**EXERCISE REQUIREMENTS**
Can you quote, word for word, every line from the first line of the records below through the line containing "J.K. Rowling Quotes: Well, I", and nothing else?

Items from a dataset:
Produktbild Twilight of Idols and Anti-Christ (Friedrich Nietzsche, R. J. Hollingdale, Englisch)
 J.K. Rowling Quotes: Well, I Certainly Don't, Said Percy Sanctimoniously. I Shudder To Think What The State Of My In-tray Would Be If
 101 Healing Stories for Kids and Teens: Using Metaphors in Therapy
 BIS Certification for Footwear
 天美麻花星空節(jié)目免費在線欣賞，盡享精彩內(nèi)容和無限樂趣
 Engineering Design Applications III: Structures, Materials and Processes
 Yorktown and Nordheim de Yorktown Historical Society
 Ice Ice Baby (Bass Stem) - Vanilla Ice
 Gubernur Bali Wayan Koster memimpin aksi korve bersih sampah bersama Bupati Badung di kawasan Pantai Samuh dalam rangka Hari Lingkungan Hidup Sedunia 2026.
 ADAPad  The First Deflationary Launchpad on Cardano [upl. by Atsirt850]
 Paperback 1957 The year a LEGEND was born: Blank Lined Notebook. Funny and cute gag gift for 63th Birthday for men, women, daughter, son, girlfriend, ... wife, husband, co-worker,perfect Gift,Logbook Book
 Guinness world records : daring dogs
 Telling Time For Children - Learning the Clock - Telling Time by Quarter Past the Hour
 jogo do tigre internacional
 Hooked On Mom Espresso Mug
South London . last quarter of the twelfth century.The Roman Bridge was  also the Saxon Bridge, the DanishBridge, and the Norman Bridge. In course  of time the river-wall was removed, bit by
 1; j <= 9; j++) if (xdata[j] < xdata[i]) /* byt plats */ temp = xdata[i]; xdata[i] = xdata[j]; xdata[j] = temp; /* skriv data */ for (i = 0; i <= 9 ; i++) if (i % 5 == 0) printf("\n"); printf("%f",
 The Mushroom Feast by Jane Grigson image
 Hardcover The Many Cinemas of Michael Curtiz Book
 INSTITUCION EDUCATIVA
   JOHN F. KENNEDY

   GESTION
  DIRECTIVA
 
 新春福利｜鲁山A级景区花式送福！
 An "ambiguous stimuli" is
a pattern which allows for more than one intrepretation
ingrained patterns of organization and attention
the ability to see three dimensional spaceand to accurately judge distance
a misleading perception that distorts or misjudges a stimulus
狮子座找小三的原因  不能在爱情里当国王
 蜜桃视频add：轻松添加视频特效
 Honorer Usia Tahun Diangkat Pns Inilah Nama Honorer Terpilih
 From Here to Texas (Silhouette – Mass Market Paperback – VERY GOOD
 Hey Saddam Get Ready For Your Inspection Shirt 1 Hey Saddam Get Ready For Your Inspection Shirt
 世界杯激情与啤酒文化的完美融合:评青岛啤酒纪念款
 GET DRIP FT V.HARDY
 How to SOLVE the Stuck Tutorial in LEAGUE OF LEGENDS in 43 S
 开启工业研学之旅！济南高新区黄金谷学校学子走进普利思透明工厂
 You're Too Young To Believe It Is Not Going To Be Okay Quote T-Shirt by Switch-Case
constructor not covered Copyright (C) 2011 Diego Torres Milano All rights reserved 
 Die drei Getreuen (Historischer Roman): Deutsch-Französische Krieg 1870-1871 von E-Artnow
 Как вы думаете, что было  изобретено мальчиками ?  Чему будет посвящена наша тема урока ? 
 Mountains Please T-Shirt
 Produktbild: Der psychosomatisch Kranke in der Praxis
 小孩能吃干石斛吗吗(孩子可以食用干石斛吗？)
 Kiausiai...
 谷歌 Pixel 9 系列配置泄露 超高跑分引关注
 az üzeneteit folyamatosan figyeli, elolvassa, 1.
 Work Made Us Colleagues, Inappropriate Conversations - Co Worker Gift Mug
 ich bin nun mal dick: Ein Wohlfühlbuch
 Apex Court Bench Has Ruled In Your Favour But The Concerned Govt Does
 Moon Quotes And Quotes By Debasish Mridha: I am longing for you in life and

**EXERCISE RESULT**
Produktbild Twilight of Idols and Anti-Christ (Friedrich Nietzsche, R. J. Hollingdale, Englisch)
 J.K. Rowling Quotes: Well, I Certainly Don't, Said Percy Sanctimoniously. I Shudder To Think What The State Of My In-tray Would Be If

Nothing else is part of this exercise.